The dataset of mean value for two replications were used to map quantitative trait locus (QTL) in every single environment for five yield-related traits. We estimated variance for multiple datasets in multiple environments for five yield-related traits by R software. The linear model formula was as

$${y}={G}+{E}+G\times E+block+error,$$

where G refers to genotype effect, E to environment effect, G × E to genotype-by-environment interaction effect, block to repeat effects in one environment, error to error effect. Based on the variance component, heritability was calculated in the equation as

$${h}^{2}={{\delta }^{2}}_{G}/[{{\delta }^{2}}_{G}+({{\delta }^{2}}_{G\times E})/env+{{\delta }^{2}}_{e}/(env\times rep)],$$

where δ2G, δ2G×E, and δ2e refer to the genotypic variance, genotype-by-environment interaction variance, and error variance, env to the number of the environments, and rep to the number of replications per environment57. For the low-accuracy raw datasets, larger error variance was not allowed to estimate heritability due to the environment sensitivity and/or bigger artificial error.
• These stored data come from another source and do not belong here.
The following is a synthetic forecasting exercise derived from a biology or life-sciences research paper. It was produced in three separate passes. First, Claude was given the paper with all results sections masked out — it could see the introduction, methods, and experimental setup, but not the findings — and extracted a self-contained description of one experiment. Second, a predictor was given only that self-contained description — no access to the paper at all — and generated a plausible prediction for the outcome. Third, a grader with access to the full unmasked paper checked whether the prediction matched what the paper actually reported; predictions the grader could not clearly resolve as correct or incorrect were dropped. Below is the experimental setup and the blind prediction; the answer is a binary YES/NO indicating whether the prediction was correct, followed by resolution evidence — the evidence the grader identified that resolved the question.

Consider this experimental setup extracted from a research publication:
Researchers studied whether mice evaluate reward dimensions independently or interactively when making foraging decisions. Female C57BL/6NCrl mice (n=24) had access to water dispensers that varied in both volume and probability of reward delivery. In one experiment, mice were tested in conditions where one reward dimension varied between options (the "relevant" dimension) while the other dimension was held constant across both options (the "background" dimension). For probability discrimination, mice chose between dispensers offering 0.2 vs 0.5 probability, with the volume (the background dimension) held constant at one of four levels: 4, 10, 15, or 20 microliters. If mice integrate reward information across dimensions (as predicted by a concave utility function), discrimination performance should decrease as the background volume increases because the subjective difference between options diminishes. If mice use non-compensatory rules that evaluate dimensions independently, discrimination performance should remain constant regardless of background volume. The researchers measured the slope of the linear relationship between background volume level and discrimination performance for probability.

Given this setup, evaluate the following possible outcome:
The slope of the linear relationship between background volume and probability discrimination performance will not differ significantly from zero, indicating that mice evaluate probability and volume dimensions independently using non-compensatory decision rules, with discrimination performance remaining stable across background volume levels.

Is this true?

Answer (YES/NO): NO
We used QTL Cartographer (Version 2.5)58 to map single-locus QTL by composite interval mapping (CIM) method. The genetic effect values were estimated in the confidence interval of 95%. The threshold of LOD values were estimated after 1000 permutations tests to declare a significant QTL with a significant level of P < 0.05. However, a common QTL was considered with LOD 2.0 in another environment or population27,39. Common QTLs were evaluated by linked position and shared common markers59. Stable QTLs in the present study referred to common QTLs with stable genetic effect orientation in multiple environments and/or populations. The degree of dominance was estimated for common QTLs derived from different populations or datasets15. Genetic effects of single-locus QTLs were defined as: additive effect loci just detected in BC populations, the complete or partial dominance effect loci with d/a ≤ 1, over-dominance effect loci with d/a > 1 or QTLs detected by MPH dataset25,60. The genetic effects of single QTL were assessed following: additive effect,

$$a=({P}_{1}{{P}_{1}}^{RIL}-{P}_{2}{{P}_{2}}^{RIL})/2,$$

where P1P1 and P2P2 stands for effects of homozygous genotypes from RIL population; dominance effect,

$$d=({P}_{1}{{P}_{2}}^{He}-{P}_{2}{{P}_{2}}^{He}),$$

where P1P2 and P2P2 stand for effects of heterozygous genotypes after correction of BC1F14 observation for mid-parent performance (MPH);

$${P}_{1}{{P}_{2}}^{BC1F14}-\,{P}_{2}{{P}_{2}}^{BC1F14}=a+d,$$

for BC/M and BC/P populations25,27. The software IciMapping 4.1 (www.isbreeding.net) was used to test additive, dominance and epistasis under environments by inclusive composite interval mapping (ICIM) method. The main-effect QTL (M-QTL) and its environmental interaction (QTL × environment, QE), epistatic QTLs (E-QTLs) and its environmental interactions (QTLs × environment, QQE) were conducted using RIL, BC and MPH datasets under multiple environments in two parental BC trials. A threshold LOD 2.5 and 5 scores were used to declare significant M-QTL and E-QTLs, respectively27,61,62,63,64,65,66.